§ **Exercise brief**: Pull out every line below word for word, omitting the pictures.

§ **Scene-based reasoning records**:
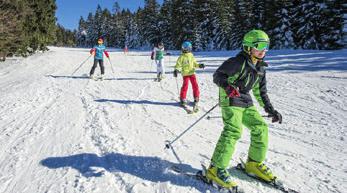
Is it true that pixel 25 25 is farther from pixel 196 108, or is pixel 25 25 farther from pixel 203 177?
pixel 203 177

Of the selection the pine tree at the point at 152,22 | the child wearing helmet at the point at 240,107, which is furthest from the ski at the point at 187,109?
the pine tree at the point at 152,22

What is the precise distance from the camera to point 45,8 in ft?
107

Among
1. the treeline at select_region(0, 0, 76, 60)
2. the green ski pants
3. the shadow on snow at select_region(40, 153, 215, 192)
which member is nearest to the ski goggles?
the green ski pants

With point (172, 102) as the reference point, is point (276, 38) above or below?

§ **Problem solution**:
Is it true that pixel 25 25 is farther from pixel 196 108, or is pixel 25 25 farther from pixel 203 177?
pixel 203 177

Of the selection the pine tree at the point at 152,22 | the child wearing helmet at the point at 240,107, which is furthest from the ski at the point at 187,109?
the pine tree at the point at 152,22

What is the precise distance from the camera to point 45,8 in ft?
107

Among
1. the treeline at select_region(0, 0, 76, 60)
2. the green ski pants
3. the shadow on snow at select_region(40, 153, 215, 192)
which member is nearest to the ski goggles?
the green ski pants

With point (172, 102) as the reference point, is point (276, 38) above or below?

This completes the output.